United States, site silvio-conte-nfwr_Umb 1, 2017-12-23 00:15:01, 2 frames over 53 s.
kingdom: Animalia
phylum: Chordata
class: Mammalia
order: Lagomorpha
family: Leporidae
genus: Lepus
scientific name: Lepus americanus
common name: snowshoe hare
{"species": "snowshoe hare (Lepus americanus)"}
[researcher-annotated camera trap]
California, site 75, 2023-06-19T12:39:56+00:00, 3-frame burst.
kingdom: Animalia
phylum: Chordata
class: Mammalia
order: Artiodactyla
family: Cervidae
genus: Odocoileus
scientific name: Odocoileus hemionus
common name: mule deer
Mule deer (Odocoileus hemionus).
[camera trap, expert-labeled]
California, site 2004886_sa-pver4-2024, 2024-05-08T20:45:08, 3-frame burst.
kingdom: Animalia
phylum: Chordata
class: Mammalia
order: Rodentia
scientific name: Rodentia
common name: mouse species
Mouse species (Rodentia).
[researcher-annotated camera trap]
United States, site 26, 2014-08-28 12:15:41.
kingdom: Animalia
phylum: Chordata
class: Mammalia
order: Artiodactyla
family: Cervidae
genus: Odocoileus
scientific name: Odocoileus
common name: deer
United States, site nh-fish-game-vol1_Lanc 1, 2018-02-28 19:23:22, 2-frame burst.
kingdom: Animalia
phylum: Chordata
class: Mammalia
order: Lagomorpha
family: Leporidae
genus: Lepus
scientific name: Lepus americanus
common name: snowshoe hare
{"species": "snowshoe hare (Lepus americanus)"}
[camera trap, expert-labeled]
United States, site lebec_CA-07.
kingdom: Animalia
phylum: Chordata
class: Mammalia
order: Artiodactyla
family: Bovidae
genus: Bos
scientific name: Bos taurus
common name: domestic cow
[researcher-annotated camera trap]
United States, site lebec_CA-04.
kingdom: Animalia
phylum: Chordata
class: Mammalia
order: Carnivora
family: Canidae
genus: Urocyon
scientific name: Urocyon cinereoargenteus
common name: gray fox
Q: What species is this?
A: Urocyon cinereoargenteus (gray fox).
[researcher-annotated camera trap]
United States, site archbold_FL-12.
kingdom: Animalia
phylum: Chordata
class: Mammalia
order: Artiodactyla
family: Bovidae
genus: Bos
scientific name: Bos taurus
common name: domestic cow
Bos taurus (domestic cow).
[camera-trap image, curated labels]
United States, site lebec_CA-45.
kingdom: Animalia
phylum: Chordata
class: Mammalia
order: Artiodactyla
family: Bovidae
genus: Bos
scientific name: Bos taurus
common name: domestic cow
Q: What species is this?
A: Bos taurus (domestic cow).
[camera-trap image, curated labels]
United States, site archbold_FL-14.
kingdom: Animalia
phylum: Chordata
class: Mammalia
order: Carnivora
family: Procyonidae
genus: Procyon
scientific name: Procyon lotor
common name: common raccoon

▸ **WHAT IS BEING ASKED**
Could you transcribe all of the data exactly as it is given?

▸ **SOLVED PROBLEM**
United States, site silvio-conte-nfwr_Umb 1, 2017-12-23 00:15:01, 2 frames over 53 s.
kingdom: Animalia
phylum: Chordata
class: Mammalia
order: Lagomorpha
family: Leporidae
genus: Lepus
scientific name: Lepus americanus
common name: snowshoe hare
{"species": "snowshoe hare (Lepus americanus)"}
[researcher-annotated camera trap]
California, site 75, 2023-06-19T12:39:56+00:00, 3-frame burst.
kingdom: Animalia
phylum: Chordata
class: Mammalia
order: Artiodactyla
family: Cervidae
genus: Odocoileus
scientific name: Odocoileus hemionus
common name: mule deer
Mule deer (Odocoileus hemionus).
[camera trap, expert-labeled]
California, site 2004886_sa-pver4-2024, 2024-05-08T20:45:08, 3-frame burst.
kingdom: Animalia
phylum: Chordata
class: Mammalia
order: Rodentia
scientific name: Rodentia
common name: mouse species
Mouse species (Rodentia).
[researcher-annotated camera trap]
United States, site 26, 2014-08-28 12:15:41.
kingdom: Animalia
phylum: Chordata
class: Mammalia
order: Artiodactyla
family: Cervidae
genus: Odocoileus
scientific name: Odocoileus
common name: deer
United States, site nh-fish-game-vol1_Lanc 1, 2018-02-28 19:23:22, 2-frame burst.
kingdom: Animalia
phylum: Chordata
class: Mammalia
order: Lagomorpha
family: Leporidae
genus: Lepus
scientific name: Lepus americanus
common name: snowshoe hare
{"species": "snowshoe hare (Lepus americanus)"}
[camera trap, expert-labeled]
United States, site lebec_CA-07.
kingdom: Animalia
phylum: Chordata
class: Mammalia
order: Artiodactyla
family: Bovidae
genus: Bos
scientific name: Bos taurus
common name: domestic cow
[researcher-annotated camera trap]
United States, site lebec_CA-04.
kingdom: Animalia
phylum: Chordata
class: Mammalia
order: Carnivora
family: Canidae
genus: Urocyon
scientific name: Urocyon cinereoargenteus
common name: gray fox
Q: What species is this?
A: Urocyon cinereoargenteus (gray fox).
[researcher-annotated camera trap]
United States, site archbold_FL-12.
kingdom: Animalia
phylum: Chordata
class: Mammalia
order: Artiodactyla
family: Bovidae
genus: Bos
scientific name: Bos taurus
common name: domestic cow
Bos taurus (domestic cow).
[camera-trap image, curated labels]
United States, site lebec_CA-45.
kingdom: Animalia
phylum: Chordata
class: Mammalia
order: Artiodactyla
family: Bovidae
genus: Bos
scientific name: Bos taurus
common name: domestic cow
Q: What species is this?
A: Bos taurus (domestic cow).
[camera-trap image, curated labels]
United States, site archbold_FL-14.
kingdom: Animalia
phylum: Chordata
class: Mammalia
order: Carnivora
family: Procyonidae
genus: Procyon
scientific name: Procyon lotor
common name: common raccoon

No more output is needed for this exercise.